(Edmonton) Hydraulic fracturing, better known as fracking, is getting an awful lot of press these days. It's been lauded for opening up unconventional gas reservoirs to development-the reason that some are predicting the US will achieve energy independence in about 20 years. But it has received plenty of criticism as well for negative environmental effects-clandestine chemical compounds being pumped into the ground where they could be affecting groundwater reservoirs. University of Alberta researchers are working to reduce some of the negative outcomes of fracking by helping industry to minimize unintended consequences.

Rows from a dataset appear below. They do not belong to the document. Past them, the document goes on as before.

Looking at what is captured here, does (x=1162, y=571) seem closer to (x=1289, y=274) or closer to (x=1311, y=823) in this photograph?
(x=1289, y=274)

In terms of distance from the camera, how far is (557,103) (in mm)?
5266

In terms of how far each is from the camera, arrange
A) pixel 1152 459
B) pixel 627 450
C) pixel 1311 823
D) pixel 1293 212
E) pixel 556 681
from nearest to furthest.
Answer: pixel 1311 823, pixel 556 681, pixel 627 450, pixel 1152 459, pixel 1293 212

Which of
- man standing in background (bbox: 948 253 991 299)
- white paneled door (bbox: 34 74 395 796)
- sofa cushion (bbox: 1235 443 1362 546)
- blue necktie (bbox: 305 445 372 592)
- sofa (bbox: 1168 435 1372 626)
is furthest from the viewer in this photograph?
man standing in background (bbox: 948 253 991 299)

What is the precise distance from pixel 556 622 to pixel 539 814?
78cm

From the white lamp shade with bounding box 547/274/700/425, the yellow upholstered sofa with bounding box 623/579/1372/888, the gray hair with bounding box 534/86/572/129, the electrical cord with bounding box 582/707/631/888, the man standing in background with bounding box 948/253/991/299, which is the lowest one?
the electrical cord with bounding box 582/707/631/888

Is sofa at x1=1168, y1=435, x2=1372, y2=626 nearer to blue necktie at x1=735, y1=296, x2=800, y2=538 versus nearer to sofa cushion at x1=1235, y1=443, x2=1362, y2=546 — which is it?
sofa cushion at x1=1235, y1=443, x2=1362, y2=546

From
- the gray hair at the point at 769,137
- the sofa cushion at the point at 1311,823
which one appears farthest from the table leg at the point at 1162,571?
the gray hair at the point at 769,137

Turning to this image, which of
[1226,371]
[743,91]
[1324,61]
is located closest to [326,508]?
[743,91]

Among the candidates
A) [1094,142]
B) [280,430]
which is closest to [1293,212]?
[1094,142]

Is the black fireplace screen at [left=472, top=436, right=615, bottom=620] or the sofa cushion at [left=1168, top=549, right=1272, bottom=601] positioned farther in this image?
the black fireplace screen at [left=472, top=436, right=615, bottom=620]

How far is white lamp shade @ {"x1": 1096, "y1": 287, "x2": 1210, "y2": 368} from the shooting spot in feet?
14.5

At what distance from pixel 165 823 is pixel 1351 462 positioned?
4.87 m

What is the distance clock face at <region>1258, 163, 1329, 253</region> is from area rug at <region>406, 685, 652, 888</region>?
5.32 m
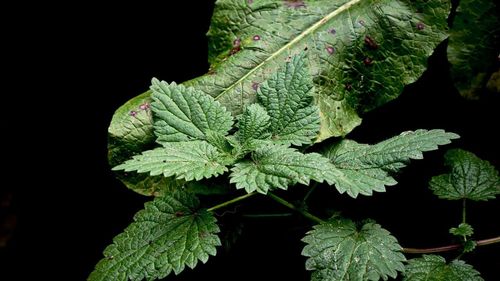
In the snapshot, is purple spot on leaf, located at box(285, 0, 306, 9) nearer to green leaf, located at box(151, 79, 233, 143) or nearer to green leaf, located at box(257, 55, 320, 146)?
green leaf, located at box(257, 55, 320, 146)

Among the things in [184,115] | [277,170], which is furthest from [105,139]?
[277,170]

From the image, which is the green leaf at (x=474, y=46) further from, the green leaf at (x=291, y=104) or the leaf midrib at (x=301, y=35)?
the green leaf at (x=291, y=104)

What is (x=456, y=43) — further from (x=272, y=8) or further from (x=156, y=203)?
(x=156, y=203)

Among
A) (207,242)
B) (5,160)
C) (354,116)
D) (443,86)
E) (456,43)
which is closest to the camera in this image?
(207,242)

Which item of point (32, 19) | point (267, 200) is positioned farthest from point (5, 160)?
point (267, 200)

Geophysicist Mirko van der Baan (physics) is a great listener. For 15 years, he's been using microseismology to eavesdrop on oil and gas production deep beneath the ground. When energy companies use hydraulic fracturing, they inject large quantities of highly-pressurized water and chemicals into the earth to shatter the rock, creating permeable pathways for gas to trickle back to the well. All that pressure can also affect the geology of the remaining rock through compaction and shearing, which can have implications for a gas field's future production.
Van der Baan, though, has helped develop a technique to monitor these "miniature earthquakes" happening underground and to determine how they change the geology and mechanics of the reservoirs and rock surrounding them. Along with collaborators from industry, the University of Calgary, and a team of 30 graduate and undergraduate students, van der Baan is conducting experiments that he hopes will increase the energy industry's efficiency.
In August, the team installed geophones-miniature versions of the seismographs used to monitor earthquakes-into a borehole on a ConocoPhillips wellsite a few weeks before hydraulic fracturing began. Since then, they have been monitoring microseismic activity during fracking, after fracking has ceased, and before it began (natural background microseismic activity). "It has really let us see how the whole cycle works," says van der Baan. He hopes that once they understand the process, they will be able to make key recommendations to industry on how to optimize water usage-it's possible, for example, that far less water could be used to achieve the same results. Van der Baan also hopes that their results will help optimize horizontal well spacing on the landscape. "We hope to predict how far from the wells a reservoir will be drained, which may result in a reduction in the number of wells," he says. "Geophysics puts a lot of emphasis on critical and analytical thinking-we need people from many different disciplines who are interested in every aspect of this research."